With that said, here are a couple of ways Autistic Career Coaching can support you post-diagnosis.
Coaching can provide the time, space, and tools you need to understand your own autistic traits and how they impact you at work and at home. Coaching can be what you need it to be - when you work with me, we co-create our ways of working to foster a space where your brain can do it's best thinking. Understanding yourself ultimately starts with noticing what's going on for you - which you can get started with today by keeping a list of when you feel particularly good/bad. Once you have that understanding, you can start making changes like setting boundaries and asking for accommodations.

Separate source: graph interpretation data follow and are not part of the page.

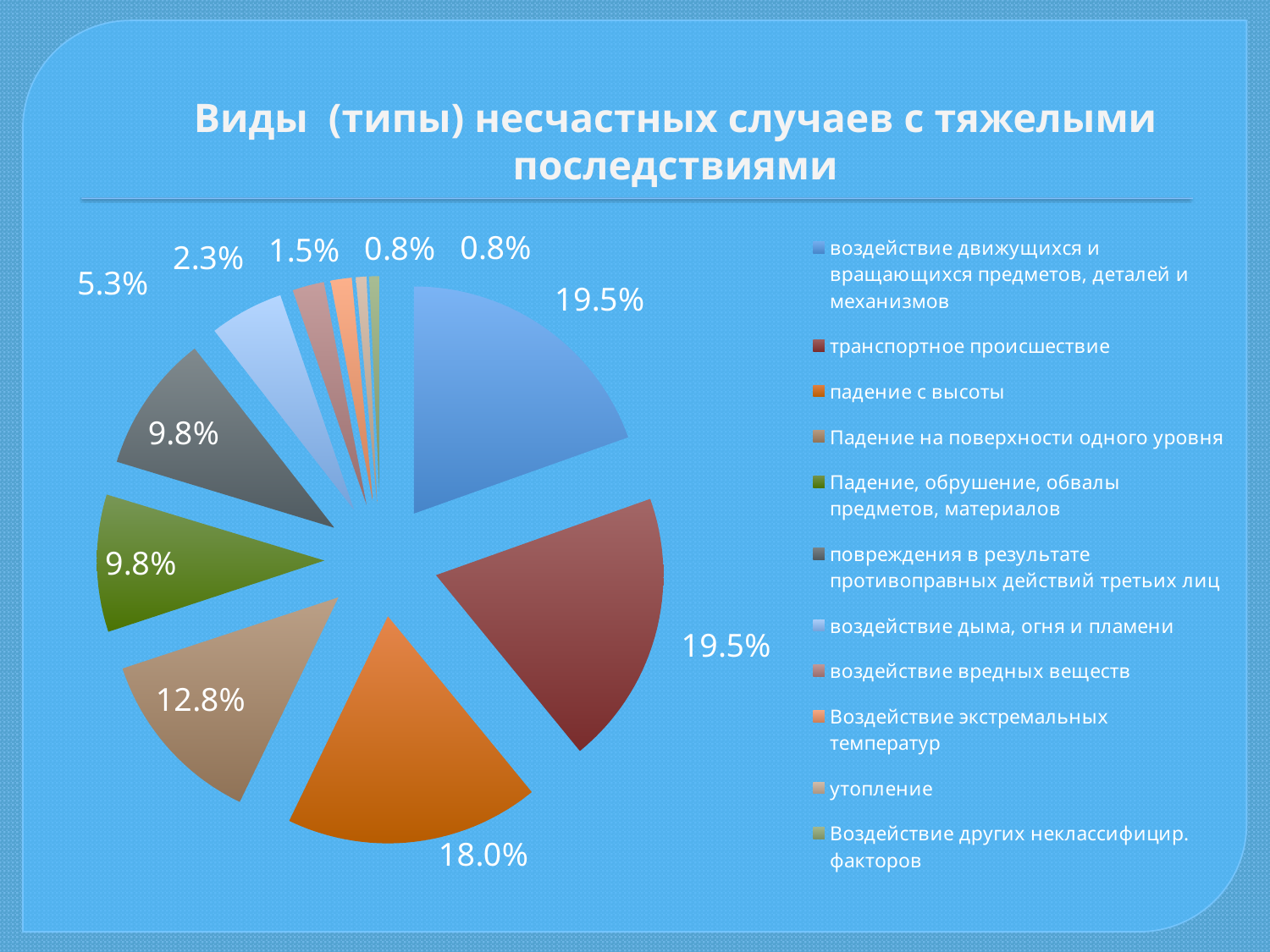
What is the share for "воздействие дыма, огня и пламени"? 5.3% What is the share for "транспортное происшествие"? 19.5% Which is larger: the share for "падение с высоты" or the share for "Падение на поверхности одного уровня"? падение с высоты What is the share for "утопление"? 0.8% What is the share for "Падение на поверхности одного уровня"? 12.8% What is the difference between the share for "транспортное происшествие" and the share for "воздействие дыма, огня и пламени"? 14.2% How many entries does the legend list? 11 What type of chart is shown on the slide? pie chart What is the share for "Воздействие экстремальных температур"? 1.5% What is the share for "воздействие вредных веществ"? 2.3% What is the title of the chart? Виды (типы) несчастных случаев с тяжелыми последствиями What is the share for "падение с высоты"? 18.0%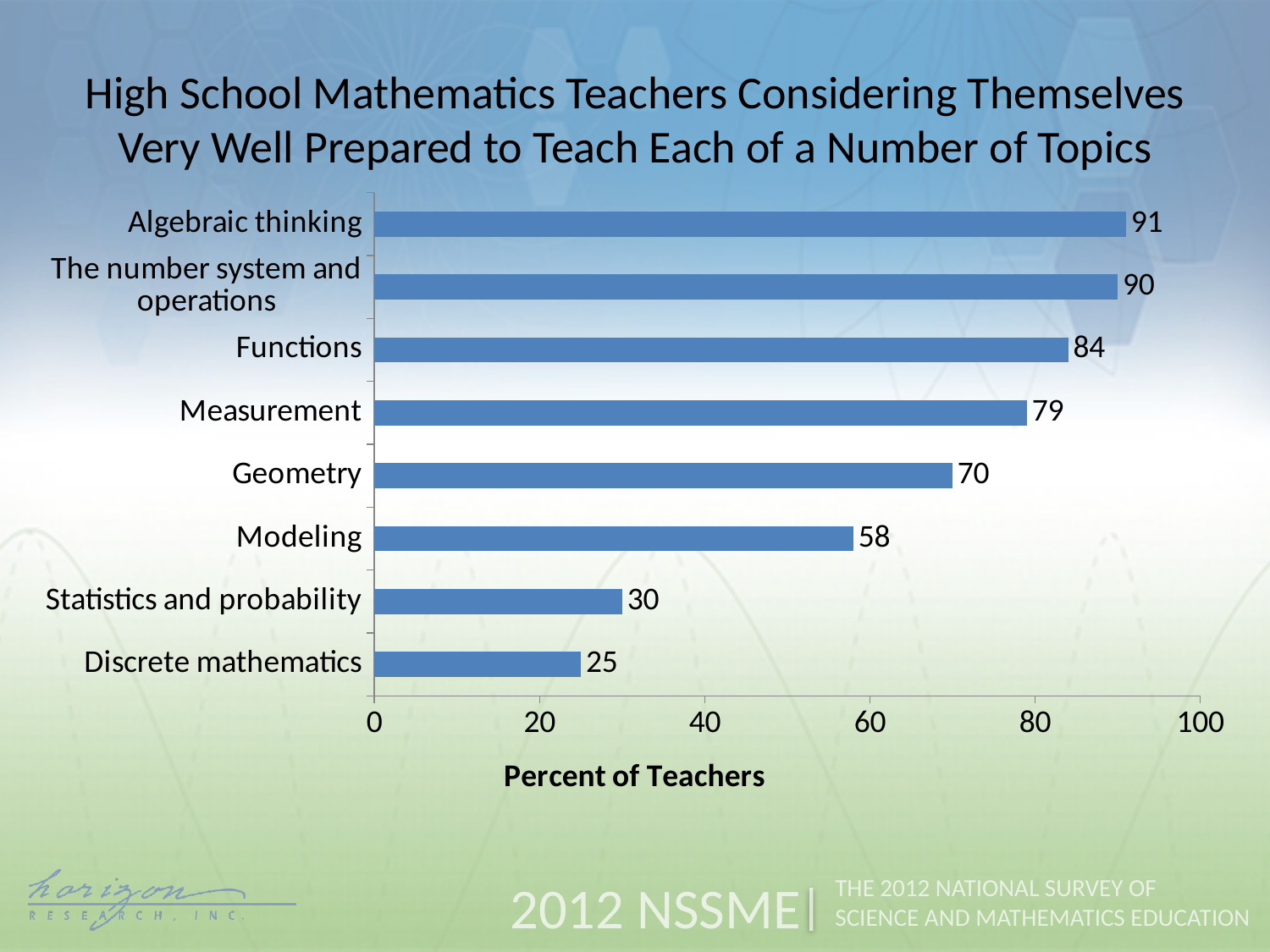
Which topic has the lowest percent of teachers? Discrete mathematics What is the label of the horizontal axis? Percent of Teachers Is the value for Modeling greater or less than 60? less What is the difference between the values for Functions and Modeling? 26 What is the value for Statistics and probability? 30 Which is larger, the value for Measurement or the value for Geometry? Measurement How many topics are shown in the chart? 8 What kind of chart is shown on the slide? bar chart Which topic has the highest percent of teachers? Algebraic thinking What percent of teachers consider themselves very well prepared to teach Algebraic thinking? 91 What is the difference between the values for The number system and operations and Discrete mathematics? 65 What is the value for Geometry? 70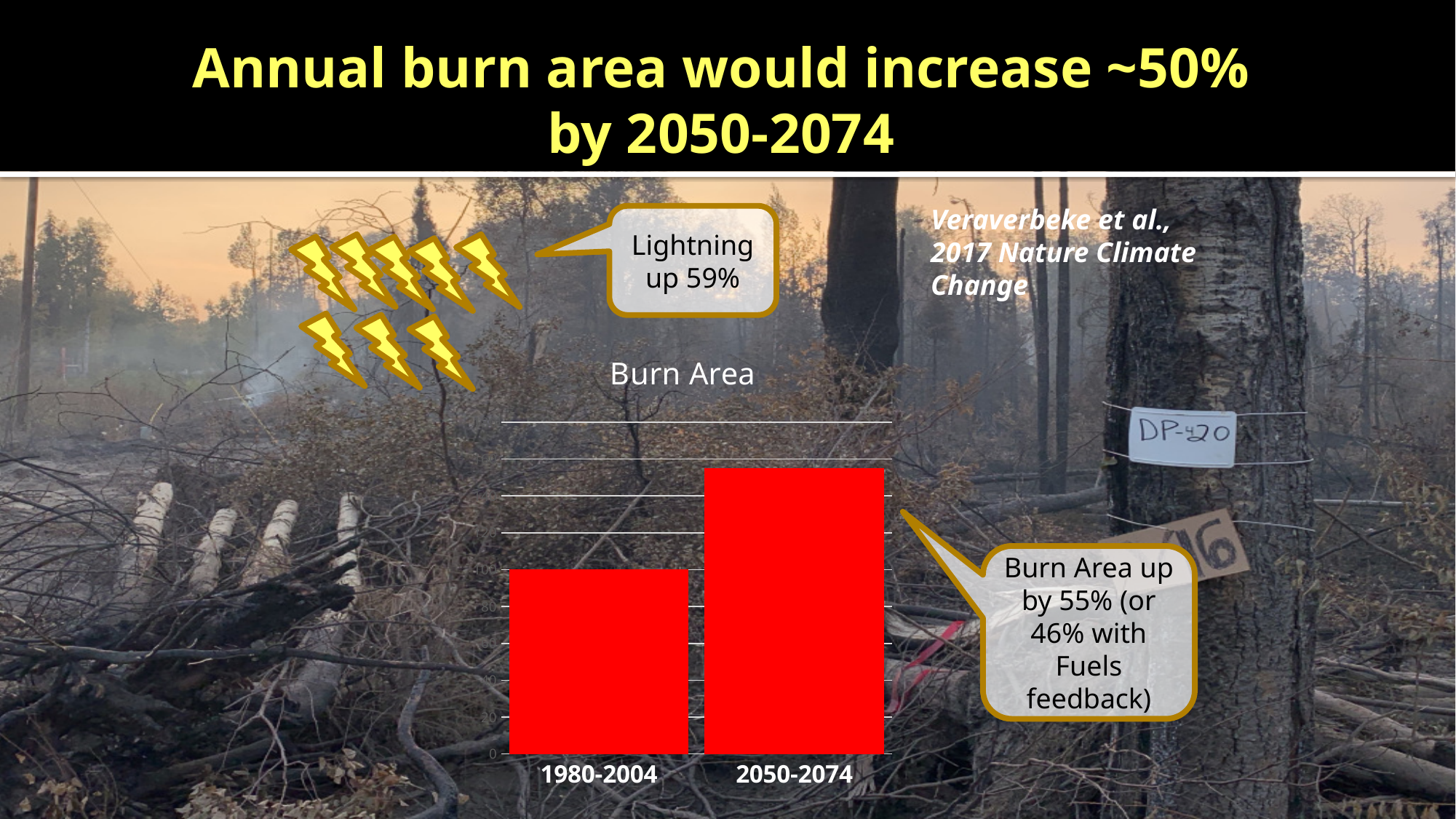
What colour are the bars in the Burn Area chart? red Which is larger in the Burn Area chart, the value for 1980-2004 or the value for 2050-2074? 2050-2074 Which period has the highest burn area in the chart? 2050-2074 Is the value for 1980-2004 in the Burn Area chart greater or less than 120? less What is the title of the chart? Burn Area Is the value for 2050-2074 in the Burn Area chart greater or less than 140? greater Is the value for 2050-2074 in the Burn Area chart greater or less than 120? greater How many categories are shown on the x axis of the Burn Area chart? 2 Which period has the lowest burn area in the chart? 1980-2004 Do the values in the Burn Area chart rise or fall from 1980-2004 to 2050-2074? rise What kind of chart is shown on the slide? bar chart What value does the 1980-2004 bar reach on the y axis of the Burn Area chart? 100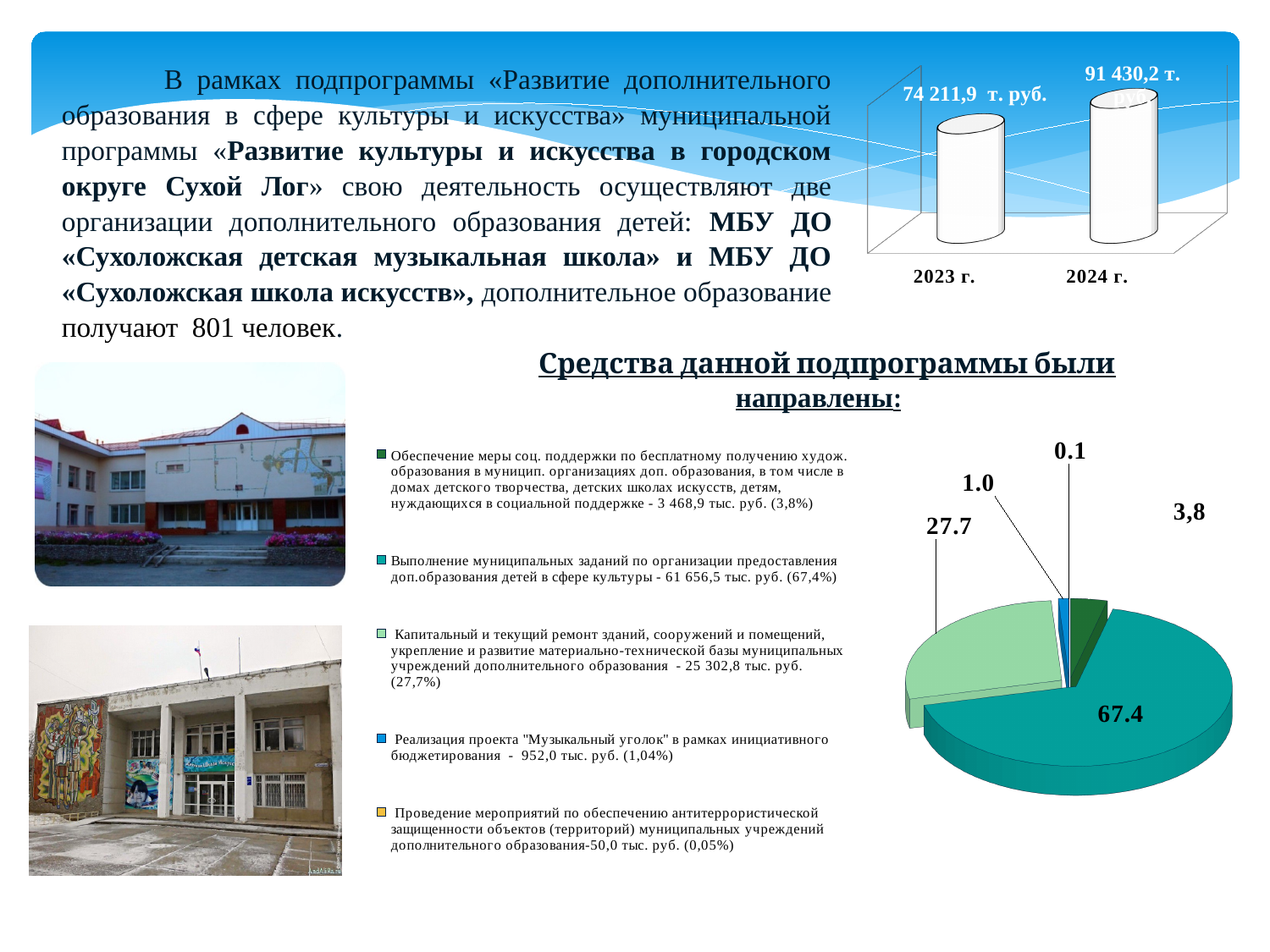
In the bar chart at the top right of the slide, which year has the higher value? 2024 г. How many entries does the legend of the pie chart under the heading «Средства данной подпрограммы были направлены:» list? 5 What kind of chart is shown at the top right of the slide? bar chart How many categories are shown in the bar chart at the top right of the slide? 2 In the pie chart under the heading «Средства данной подпрограммы были направлены:», what is the largest slice's value? 67.4 In the bar chart at the top right of the slide, do the values rise or fall from 2023 г. to 2024 г.? rise In the bar chart at the top right of the slide, by how much does the 2024 г. value exceed the 2023 г. value? 17 218,3 т. руб. In the bar chart at the top right of the slide, what is the value for 2023 г.? 74 211,9 т. руб. How many slices does the pie chart under the heading «Средства данной подпрограммы были направлены:» have? 5 In the bar chart at the top right of the slide, what is the value for 2024 г.? 91 430,2 т. руб. In the pie chart under the heading «Средства данной подпрограммы были направлены:», what is the smallest slice's value? 0.1 In the pie chart under the heading «Средства данной подпрограммы были направлены:», what value is labelled for the slice representing «Капитальный и текущий ремонт зданий, сооружений и помещений...»? 27.7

If you want some help identifying your emotions, there's a great emotions wheel you can see here.
Career planning can take many forms. Fundamentally, we'll look at the following things:
Your skill set
Even if you don't know it yet - there are things that you're great at. We'll uncover them together.
Your interests
We often have strong moral compasses, and this can show up in the organisations we're willing to work for and our special interests.
Your difficulties
In order to be sustainable, a career cannot contain too many of your difficulties or you'll burn out and end up job hopping.
Your life goals
If you have certain work/life balance or income goals, these should be taken into account when planning your career.
You can still plan your career path if you want to change jobs regularly - it becomes part of the plan and you'll focus on building your transferable skills rather than developing in a specific direction.